Denny Page denny at cococafe.com
Wed Nov 1 13:15:43 EDT 2017

> On Nov 01, 2017, at 05:39, Attila Kinali <attila at kinali.ch> wrote:
> 6-10µs is the interrupt latency of linux on ARM SoC. I guess, to get
> below that you'd have to tweak the kernel a bit. Which should not
> be that difficult. Definitly simpler than writing your own IP and NTP
> stack from scratch.

Just tweak the Linux kernel a bit? No. You would have to a rewrite substantial chunks of it. A tremendous effort. Low latency and accurate timing is not what Linux is designed for. This has been discussed extensively for years.
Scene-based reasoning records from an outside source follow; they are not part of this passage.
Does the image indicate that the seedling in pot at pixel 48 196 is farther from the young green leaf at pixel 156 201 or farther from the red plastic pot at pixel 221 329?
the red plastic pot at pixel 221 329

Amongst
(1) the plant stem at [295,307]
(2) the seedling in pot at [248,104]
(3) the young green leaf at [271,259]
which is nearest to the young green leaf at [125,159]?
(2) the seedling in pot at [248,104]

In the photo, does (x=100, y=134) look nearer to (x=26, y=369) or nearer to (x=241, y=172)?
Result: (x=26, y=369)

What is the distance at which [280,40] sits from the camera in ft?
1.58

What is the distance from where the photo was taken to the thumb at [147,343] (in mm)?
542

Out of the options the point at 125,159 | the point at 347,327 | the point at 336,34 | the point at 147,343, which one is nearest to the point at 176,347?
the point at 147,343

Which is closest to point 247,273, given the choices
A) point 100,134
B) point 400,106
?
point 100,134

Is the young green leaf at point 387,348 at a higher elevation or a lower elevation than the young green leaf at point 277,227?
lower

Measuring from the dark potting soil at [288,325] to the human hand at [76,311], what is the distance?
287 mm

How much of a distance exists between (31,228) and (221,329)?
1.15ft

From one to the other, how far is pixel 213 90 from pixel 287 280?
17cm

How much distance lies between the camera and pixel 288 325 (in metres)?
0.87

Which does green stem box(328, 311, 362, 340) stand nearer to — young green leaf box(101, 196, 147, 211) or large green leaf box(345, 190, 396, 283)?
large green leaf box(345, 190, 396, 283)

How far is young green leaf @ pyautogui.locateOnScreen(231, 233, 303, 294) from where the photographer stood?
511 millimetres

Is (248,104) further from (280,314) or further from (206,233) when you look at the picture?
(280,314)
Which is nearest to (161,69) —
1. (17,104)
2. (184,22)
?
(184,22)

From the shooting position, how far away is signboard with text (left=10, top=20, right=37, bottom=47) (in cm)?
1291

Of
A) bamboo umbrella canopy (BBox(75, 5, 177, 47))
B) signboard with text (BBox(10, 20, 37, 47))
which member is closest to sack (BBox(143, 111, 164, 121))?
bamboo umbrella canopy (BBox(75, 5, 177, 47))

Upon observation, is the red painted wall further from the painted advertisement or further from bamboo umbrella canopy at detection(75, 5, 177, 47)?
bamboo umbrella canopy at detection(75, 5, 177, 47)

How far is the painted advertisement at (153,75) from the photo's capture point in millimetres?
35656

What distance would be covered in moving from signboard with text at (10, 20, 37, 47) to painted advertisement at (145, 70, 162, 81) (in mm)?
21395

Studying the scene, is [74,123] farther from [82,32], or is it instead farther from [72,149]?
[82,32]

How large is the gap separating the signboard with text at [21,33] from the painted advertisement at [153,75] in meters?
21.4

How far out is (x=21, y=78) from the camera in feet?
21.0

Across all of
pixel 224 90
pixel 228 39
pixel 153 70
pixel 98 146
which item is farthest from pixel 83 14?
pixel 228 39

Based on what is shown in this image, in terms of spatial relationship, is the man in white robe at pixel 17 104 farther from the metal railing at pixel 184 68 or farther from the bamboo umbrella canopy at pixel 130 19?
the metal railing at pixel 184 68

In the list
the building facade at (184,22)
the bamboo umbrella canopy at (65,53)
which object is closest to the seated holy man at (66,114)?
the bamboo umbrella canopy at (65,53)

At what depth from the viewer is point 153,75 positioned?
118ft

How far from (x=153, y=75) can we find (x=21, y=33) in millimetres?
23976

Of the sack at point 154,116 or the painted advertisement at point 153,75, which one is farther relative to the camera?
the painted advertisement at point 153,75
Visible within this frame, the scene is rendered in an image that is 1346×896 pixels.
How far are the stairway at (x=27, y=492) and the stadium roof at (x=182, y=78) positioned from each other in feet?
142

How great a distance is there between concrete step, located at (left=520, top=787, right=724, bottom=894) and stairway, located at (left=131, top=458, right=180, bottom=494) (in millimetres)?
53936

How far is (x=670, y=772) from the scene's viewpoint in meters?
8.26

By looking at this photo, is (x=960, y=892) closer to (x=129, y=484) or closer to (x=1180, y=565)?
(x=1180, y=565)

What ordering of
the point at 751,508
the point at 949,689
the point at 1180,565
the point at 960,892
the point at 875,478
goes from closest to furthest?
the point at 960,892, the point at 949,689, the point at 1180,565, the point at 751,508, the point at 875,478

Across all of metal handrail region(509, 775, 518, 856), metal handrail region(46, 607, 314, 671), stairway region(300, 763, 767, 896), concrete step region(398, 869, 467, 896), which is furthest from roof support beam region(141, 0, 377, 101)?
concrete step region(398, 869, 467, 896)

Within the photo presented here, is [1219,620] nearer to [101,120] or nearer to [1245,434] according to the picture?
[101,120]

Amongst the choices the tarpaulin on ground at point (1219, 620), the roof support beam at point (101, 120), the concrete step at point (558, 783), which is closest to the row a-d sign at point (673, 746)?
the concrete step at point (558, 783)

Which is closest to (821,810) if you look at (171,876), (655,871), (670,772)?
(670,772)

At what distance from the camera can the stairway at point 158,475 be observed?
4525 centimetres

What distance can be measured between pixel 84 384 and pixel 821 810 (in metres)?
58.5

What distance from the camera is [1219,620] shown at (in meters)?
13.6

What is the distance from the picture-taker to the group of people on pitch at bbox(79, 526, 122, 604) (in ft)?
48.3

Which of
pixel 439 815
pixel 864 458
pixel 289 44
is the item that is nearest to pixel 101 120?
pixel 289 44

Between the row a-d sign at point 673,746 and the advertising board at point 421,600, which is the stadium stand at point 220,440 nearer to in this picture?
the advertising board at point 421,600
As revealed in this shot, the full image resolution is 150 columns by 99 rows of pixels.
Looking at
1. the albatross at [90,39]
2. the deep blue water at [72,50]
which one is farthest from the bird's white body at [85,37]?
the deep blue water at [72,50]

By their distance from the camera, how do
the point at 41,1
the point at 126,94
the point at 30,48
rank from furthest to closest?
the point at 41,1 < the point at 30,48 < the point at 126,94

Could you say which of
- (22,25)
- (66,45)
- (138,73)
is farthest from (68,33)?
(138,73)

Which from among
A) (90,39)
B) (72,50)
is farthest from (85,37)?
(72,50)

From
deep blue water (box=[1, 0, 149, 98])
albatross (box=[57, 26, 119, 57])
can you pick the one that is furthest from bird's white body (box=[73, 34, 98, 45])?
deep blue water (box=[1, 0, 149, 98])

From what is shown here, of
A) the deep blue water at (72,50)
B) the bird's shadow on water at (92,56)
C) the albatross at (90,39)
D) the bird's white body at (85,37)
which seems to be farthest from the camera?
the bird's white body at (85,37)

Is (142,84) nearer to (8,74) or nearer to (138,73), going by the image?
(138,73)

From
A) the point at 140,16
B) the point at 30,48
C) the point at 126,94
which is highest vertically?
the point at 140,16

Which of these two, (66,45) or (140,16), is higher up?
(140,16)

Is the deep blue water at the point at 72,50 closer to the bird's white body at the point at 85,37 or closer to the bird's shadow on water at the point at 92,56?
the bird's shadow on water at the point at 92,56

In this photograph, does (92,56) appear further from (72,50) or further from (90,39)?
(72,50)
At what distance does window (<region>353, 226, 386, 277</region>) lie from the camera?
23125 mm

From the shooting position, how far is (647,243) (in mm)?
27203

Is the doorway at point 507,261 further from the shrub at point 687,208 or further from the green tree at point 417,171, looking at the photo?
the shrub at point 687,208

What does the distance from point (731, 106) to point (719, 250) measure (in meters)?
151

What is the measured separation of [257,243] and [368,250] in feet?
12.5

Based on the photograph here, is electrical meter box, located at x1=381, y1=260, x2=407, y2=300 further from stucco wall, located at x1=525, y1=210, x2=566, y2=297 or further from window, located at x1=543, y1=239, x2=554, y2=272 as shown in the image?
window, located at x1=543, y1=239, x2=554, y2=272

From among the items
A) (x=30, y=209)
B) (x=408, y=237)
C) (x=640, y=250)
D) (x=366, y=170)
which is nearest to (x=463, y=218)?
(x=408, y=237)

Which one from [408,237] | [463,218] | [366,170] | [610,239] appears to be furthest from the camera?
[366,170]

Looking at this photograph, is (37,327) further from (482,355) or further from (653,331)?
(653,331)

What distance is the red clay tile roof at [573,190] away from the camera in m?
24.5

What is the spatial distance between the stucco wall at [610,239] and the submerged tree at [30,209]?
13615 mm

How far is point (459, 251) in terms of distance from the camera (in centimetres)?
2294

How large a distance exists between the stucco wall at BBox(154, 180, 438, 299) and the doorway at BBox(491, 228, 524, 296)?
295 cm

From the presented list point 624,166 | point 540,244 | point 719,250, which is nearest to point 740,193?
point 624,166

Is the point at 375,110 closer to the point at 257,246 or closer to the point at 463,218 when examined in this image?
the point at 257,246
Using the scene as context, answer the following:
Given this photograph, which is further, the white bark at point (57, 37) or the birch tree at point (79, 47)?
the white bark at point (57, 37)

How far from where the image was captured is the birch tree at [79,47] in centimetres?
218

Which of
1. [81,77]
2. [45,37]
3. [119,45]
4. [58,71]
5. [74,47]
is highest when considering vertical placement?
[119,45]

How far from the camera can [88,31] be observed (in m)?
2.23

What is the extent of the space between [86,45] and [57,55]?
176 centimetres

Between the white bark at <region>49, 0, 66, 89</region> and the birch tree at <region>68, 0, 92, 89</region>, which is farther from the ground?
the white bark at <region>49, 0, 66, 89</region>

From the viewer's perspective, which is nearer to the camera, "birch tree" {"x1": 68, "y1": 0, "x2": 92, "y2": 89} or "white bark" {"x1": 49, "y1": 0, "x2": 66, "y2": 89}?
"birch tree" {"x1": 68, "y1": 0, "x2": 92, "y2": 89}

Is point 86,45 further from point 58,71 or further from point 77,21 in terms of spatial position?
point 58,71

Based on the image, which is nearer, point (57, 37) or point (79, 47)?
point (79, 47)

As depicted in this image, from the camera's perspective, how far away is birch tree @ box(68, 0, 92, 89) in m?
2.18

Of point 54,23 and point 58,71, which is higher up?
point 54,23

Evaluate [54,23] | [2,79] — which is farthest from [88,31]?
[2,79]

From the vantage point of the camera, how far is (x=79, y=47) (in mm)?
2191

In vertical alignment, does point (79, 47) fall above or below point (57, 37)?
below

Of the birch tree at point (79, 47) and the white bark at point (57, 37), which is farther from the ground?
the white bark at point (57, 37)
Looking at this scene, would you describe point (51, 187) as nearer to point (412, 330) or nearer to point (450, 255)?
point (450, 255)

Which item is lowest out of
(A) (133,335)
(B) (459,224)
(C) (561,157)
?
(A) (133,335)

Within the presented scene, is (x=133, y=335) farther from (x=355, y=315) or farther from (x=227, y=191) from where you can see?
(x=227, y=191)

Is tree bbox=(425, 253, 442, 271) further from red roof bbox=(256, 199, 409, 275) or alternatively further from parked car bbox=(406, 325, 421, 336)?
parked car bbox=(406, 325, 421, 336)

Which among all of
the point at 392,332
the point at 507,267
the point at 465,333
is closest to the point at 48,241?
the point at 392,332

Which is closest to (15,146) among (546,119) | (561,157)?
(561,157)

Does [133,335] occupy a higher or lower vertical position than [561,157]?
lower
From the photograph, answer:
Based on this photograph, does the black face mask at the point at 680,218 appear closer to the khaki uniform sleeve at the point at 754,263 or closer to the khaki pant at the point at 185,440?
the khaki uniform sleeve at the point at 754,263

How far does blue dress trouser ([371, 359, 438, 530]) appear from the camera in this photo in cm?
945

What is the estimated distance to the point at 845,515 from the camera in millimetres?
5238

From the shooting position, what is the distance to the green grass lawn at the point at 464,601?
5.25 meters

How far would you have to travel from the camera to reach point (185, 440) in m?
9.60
Writing your own IPv4 datagram stack for ICMP and NTP is rather trivial. It’s all static state, you don’t have to deal with fragments, you don’t have to deal with options, etc. There really is very little you actually have to do. IPv6 is more work because you have to maintain some dynamic state (routing), process options, etc., but it’s still nothing near like trying to turn Linux into a real-time system.

> Spread spectrum can usually be switched off, though requires at least a
> custom DTB or even patching of the kernel. There are a few boards, though
> that do not allow spread spectrum to be switched off.

Unfortunately is usually has to be done in the bios. The control space that would allow spread spectrum to be turned off is usually disabled prior to kernel load. For compliance, most bios implementations have removed spread spectrum as an option so you have to build a custom one. I can’t begin to tell you what kind of a chill comes over the conversation with a vendor (even a maker oriented one) when you tell them you want to create a custom bios to disable spread spectrum.